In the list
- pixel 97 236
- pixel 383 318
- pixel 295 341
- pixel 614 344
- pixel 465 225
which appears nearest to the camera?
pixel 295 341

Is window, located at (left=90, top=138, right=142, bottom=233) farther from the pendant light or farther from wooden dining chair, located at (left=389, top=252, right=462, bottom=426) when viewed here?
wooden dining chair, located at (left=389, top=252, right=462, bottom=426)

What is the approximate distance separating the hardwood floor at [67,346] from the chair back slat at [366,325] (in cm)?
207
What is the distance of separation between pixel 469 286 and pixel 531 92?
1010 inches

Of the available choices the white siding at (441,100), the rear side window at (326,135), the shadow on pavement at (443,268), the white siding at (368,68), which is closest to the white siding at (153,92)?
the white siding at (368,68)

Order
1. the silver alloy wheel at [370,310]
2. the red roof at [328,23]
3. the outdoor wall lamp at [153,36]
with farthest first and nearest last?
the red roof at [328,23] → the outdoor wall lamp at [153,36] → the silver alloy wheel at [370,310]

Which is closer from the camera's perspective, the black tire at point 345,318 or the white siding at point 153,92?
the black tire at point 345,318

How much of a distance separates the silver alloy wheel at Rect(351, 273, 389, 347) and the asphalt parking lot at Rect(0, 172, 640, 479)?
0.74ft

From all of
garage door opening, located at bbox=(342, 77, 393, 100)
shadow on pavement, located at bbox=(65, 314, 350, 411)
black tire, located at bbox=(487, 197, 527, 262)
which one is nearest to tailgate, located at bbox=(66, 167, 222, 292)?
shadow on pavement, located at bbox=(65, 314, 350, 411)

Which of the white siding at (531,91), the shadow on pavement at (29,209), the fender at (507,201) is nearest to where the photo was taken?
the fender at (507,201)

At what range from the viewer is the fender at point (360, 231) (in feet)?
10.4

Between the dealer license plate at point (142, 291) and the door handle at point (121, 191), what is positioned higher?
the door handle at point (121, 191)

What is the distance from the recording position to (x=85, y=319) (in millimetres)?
+++
Copy every row above word for word, leaving nothing out and changing nothing.

- [WRITTEN REPLY]
In the list
- pixel 97 236
- pixel 383 318
- pixel 295 341
- pixel 614 344
- pixel 465 225
which appears nearest to the camera?
pixel 295 341

Is window, located at (left=90, top=138, right=142, bottom=233) farther from the pendant light or farther from wooden dining chair, located at (left=389, top=252, right=462, bottom=426) when viewed here?
wooden dining chair, located at (left=389, top=252, right=462, bottom=426)

What is the approximate distance separating the hardwood floor at [67,346] from the chair back slat at [366,325] (in cm)?
207
What is the distance of separation between pixel 469 286 and pixel 531 92?
1010 inches

Of the available choices the white siding at (441,100), the rear side window at (326,135), the shadow on pavement at (443,268), the white siding at (368,68), which is closest to the white siding at (153,92)?
the white siding at (368,68)

Order
1. the silver alloy wheel at [370,310]
2. the red roof at [328,23]
3. the outdoor wall lamp at [153,36]
with farthest first and nearest last?
the red roof at [328,23] → the outdoor wall lamp at [153,36] → the silver alloy wheel at [370,310]

Which is closer from the camera's perspective, the black tire at point 345,318 or the white siding at point 153,92?
the black tire at point 345,318

How much of a distance separates the silver alloy wheel at Rect(351, 273, 389, 347) and the asphalt parking lot at Rect(0, 172, 640, 479)?
0.74ft

From all of
garage door opening, located at bbox=(342, 77, 393, 100)
shadow on pavement, located at bbox=(65, 314, 350, 411)
black tire, located at bbox=(487, 197, 527, 262)
which one is nearest to tailgate, located at bbox=(66, 167, 222, 292)?
shadow on pavement, located at bbox=(65, 314, 350, 411)

Which of the white siding at (531,91), the shadow on pavement at (29,209), the fender at (507,201) is nearest to where the photo was taken?
the fender at (507,201)

At what range from the viewer is the fender at point (360, 231) (in feet)?
10.4

Between the dealer license plate at point (142, 291) and the door handle at point (121, 191), what is positioned higher?
the door handle at point (121, 191)

What is the distance from the recording position to (x=85, y=319) (in millimetres)?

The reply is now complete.